Task to complete: For the material below, return exactly the lines starting at the one holding "o Lisszabon - Jardim Principe Real Park" and ending at the one holding "előadókkal, koreográfusokkal, szervezetekkel", counting both as part of the range.

====

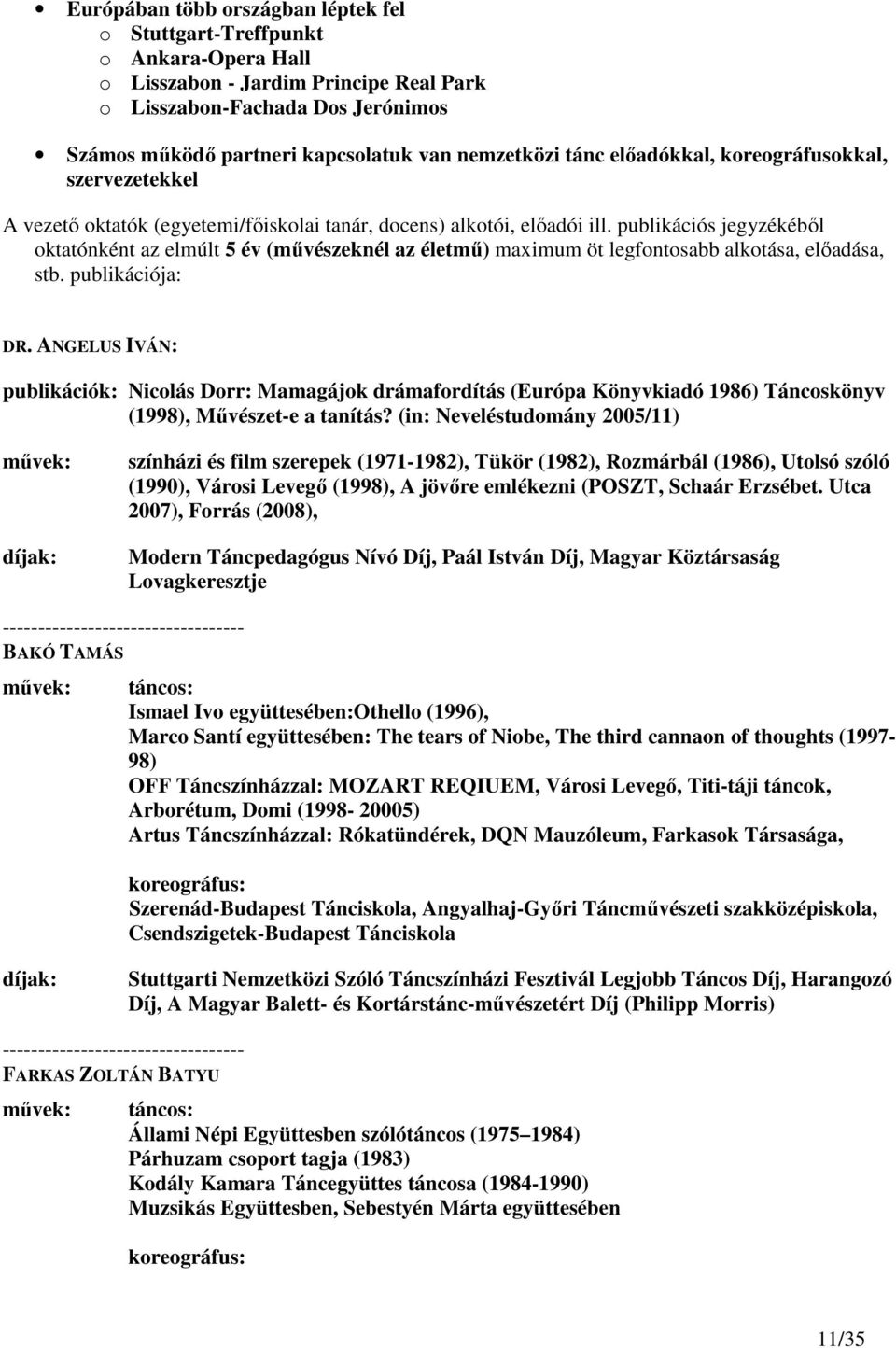 • Európában több országban léptek fel
o Stuttgart-Treffpunkt
o Ankara-Opera Hall
o Lisszabon - Jardim Principe Real Park
o Lisszabon-Fachada Dos Jerónimos

• Számos működő partneri kapcsolatuk van nemzetközi tánc előadókkal, koreográfusokkal, szervezetekkel

A vezető oktatók (egyetemi/főiskolai tanár, docens) alkotói, előadói ill. publikációs jegyzékéből oktatónként az elmúlt 5 év (művészeknél az életmű) maximum öt legfontosabb alkotása, előadása, stb. publikációja:

DR. ANGELUS IVÁN:

publikációk: Nicolás Dorr: Mamagájok drámafordítás (Európa Könyvkiadó 1986) Táncoskönyv (1998), Művészet-e a tanítás? (in: Neveléstudomány 2005/11)

művek: színházi és film szerepek (1971-1982), Tükör (1982), Rozmárbál (1986), Utolsó szóló (1990), Városi Levegő (1998), A jövőre emlékezni (POSZT, Schaár Erzsébet. Utca 2007), Forrás (2008),

díjak: Modern Táncpedagógus Nívó Díj, Paál István Díj, Magyar Köztársaság Lovagkeresztje

----------------------------------
BAKÓ TAMÁS

művek: táncos:
Ismael Ivo együttesében:Othello (1996),
Marco Santí együttesében: The tears of Niobe, The third cannaon of thoughts (1997-98)
OFF Táncszínházzal: MOZART REQIUEM, Városi Levegő, Titi-táji táncok, Arborétum, Domi (1998- 20005)
Artus Táncszínházzal: Rókatündérek, DQN Mauzóleum, Farkasok Társasága,

koreográfus:
Szerenád-Budapest Tánciskola, Angyalhaj-Győri Táncművészeti szakközépiskola, Csendszigetek-Budapest Tánciskola

díjak: Stuttgarti Nemzetközi Szóló Táncszínházi Fesztivál Legjobb Táncos Díj, Harangozó Díj, A Magyar Balett- és Kortárstánc-művészetért Díj (Philipp Morris)

----------------------------------
FARKAS ZOLTÁN BATYU

művek: táncos:
Állami Népi Együttesben szólótáncos (1975–1984)
Párhuzam csoport tagja (1983)
Kodály Kamara Táncegyüttes táncosa (1984-1990)
Muzsikás Együttesben, Sebestyén Márta együttesében

koreográfus:

11/35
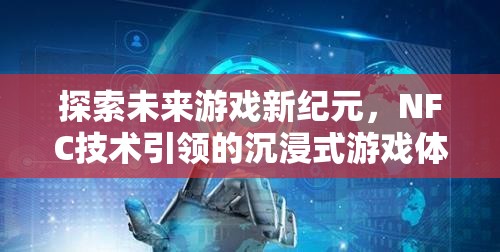 探索未来游戏新纪元，NFC技术引领的沉浸式游戏体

====

Solution:
o Lisszabon - Jardim Principe Real Park
o Lisszabon-Fachada Dos Jerónimos

• Számos működő partneri kapcsolatuk van nemzetközi tánc előadókkal, koreográfusokkal, szervezetekkel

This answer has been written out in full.